China visit to open new front for Sino-US ties
The United States will open a new diplomatic front with China in the coming two-day visit of a US delegation next month in Beijing, recognizing China as its important partner and seeking to establish closer ties from all aspects, reported the Los Angeles Times on Monday.
The United States delegation, led by Deputy Secretary of State Robert B. Zoellick, will meet the Chinese officials next month. The new dialogue will focus on building a closer tie with the rising China in a larger framework instead of just focusing on specific economic, political and security issues. It has been seen as the Washington's recognition of China's growing importance.
"We want to try to get people to look across issues and see their interrelations - whether its foreign and security policy or economic, trade, finance or energy," Deputy Secretary of State Robert B. Zoellick told the Los Angeles Times.

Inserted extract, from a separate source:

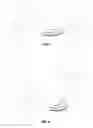 Fig. 05 - Inflatable exercise device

Senior State Department officials also recognized Sino-U.S. tie as one of the Washington's most challenging international relationships. They said they hoped the new dialogue would develop into a deeper level of engagement with more conversation than negotiation to build trust and offer a chance to study the broader implications of specific issues.
The new conversation implied that the U.S realized the need for a better relationship with China, which grew rapidly especially in the past four years, after the Sept. 11 attack and the wars in Afghanistan and Iraq.

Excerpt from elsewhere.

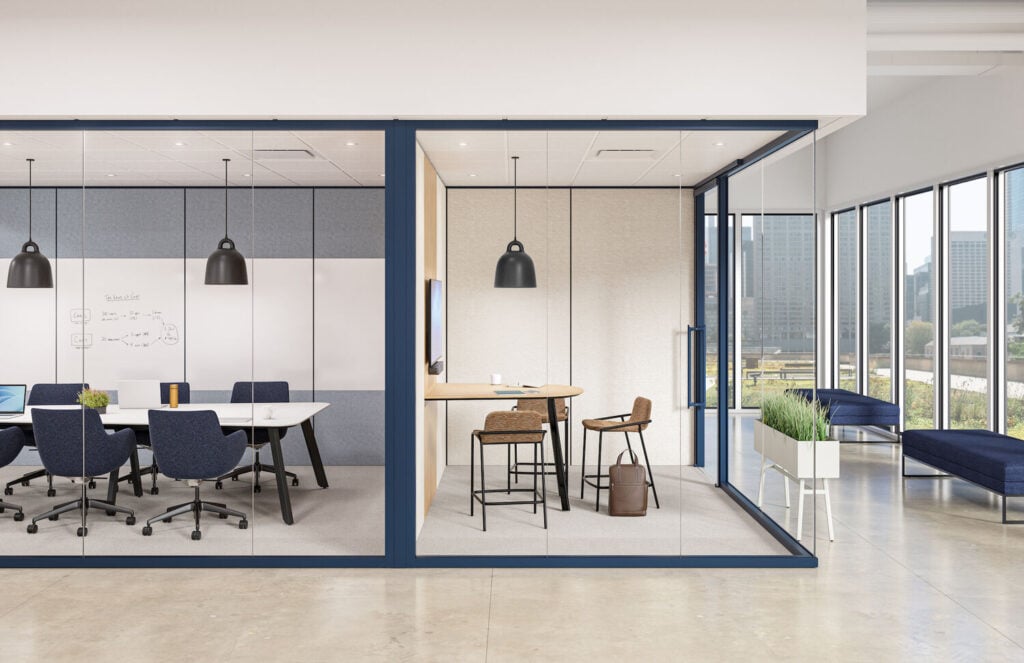 Interior Design Best of Year 2026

However, the picture is totally different in Congress. China's expanding economic and military power, growing trade surplus with the U.S trigger an anti-China sentiment among the congressmen. Some lawmakers think that instead of building a closer tie, the U.S. should start to confront China
"The general feeling is we're headed into a rough patch," said Nancy Bernkopf Tucker, a China scholar at Georgetown University.
Zoellick, who was working as the U.S. trade representative during President Bush's first term, will lead the delegation visit Beijing and meet the China's delegation represented by Vice Foreign Minister Dai Bingguo next month. The talk is expected to focus on establishing a new diplomatic process.

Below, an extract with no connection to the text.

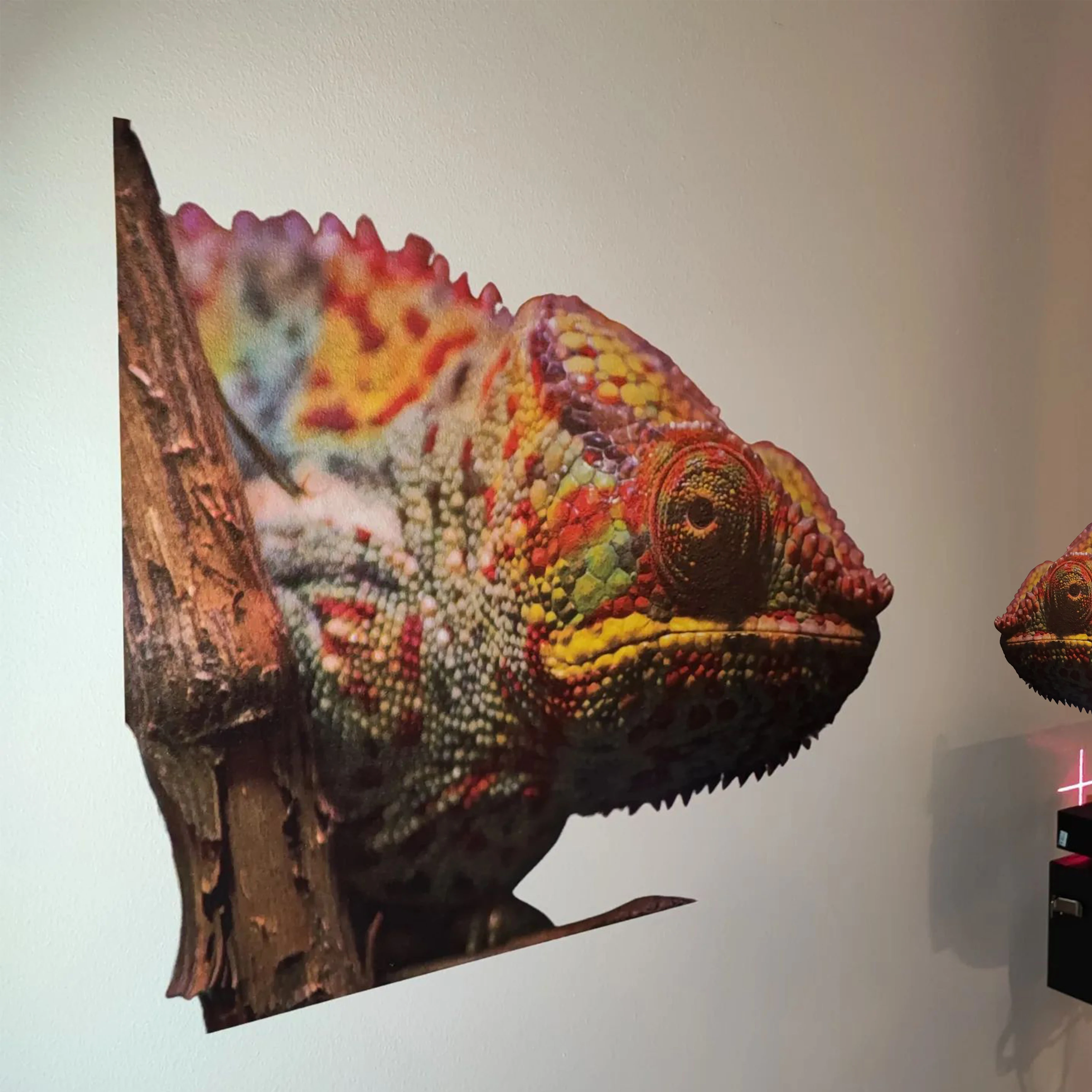 3d Vertical Wall/Glass/Metal/Wood/Paper/Ceramic Mural Art Direct UV Inkjet Printer Spraying Printing Painting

Some foreign affairs specialists believed that the Sino-China relationship
was more critical in the long run than Middle East despite its immediate danger
of terrorism. It is because few events carry more danger to an existing world
order than the emergence of a major new power, as history proved with the rise
of Germany and Japan in the last century.
Some experts outside the administration described the new talk as a positive
Despite of all these positive gesture toward China, the emotion toward Beijing has been complicated and even contradictory.
On one hand, China has been helping to lower the U.S. budget deficit by buying their treasury bills and China's cheap imported goods are welcomed by many American. On the other hand, the ever-expanding military buildup and global reach has upset Defense Department and the CIA, who see these as most serious potential threats to the U.S.' security.
"You talk to the Pentagon and the Treasury about China, and it's like they
have two different countries in mind," said Pei Minxin, an expert on the
Sino-U.S. relationship at the Carnegie Endowment for International Peace in
The Sino-US relationship has been changing over the years from "strategic partner" during Clinton's administration to "strategic competitor" in Bush's term. Bush later declared the relationship too complicated for a shorthand label, a stance still being used by the administration.
Some official showed their positive stance toward China. Christopher Hill, the assistant secretary of State for East Asian and Pacific affairs, welcomed the rise of a confident, peaceful and prosperous China while senior State Department Asia specialist Evans J.R. Revere said the U.S had never set policy to restrict or contain China.
Economically, the tension between the two is continuous. Bills restricting China trade in the U.S. is still on going. A punitive 27.5 percent tariffs is going to impose on Beijing if China does not immediately revaluate Chinese yuan, claiming the existing trade as unfair. Last month, the China National Offshore Oil Co.'s announced $18.5-billion takeover bid for California-based Unocal, an act viewed as a threat to the United States' national security further tightening the tensions between the two powers.
Some viewed China as serious danger to the U.S.
Derek Mitchell, a former Defense Department East Asia specialist now at the
Center for Strategic and International Studies in Washington, suggested the
importance of building stronger mutual confidence in the aspects of security,
energy, infectious diseases, terrorism, etc.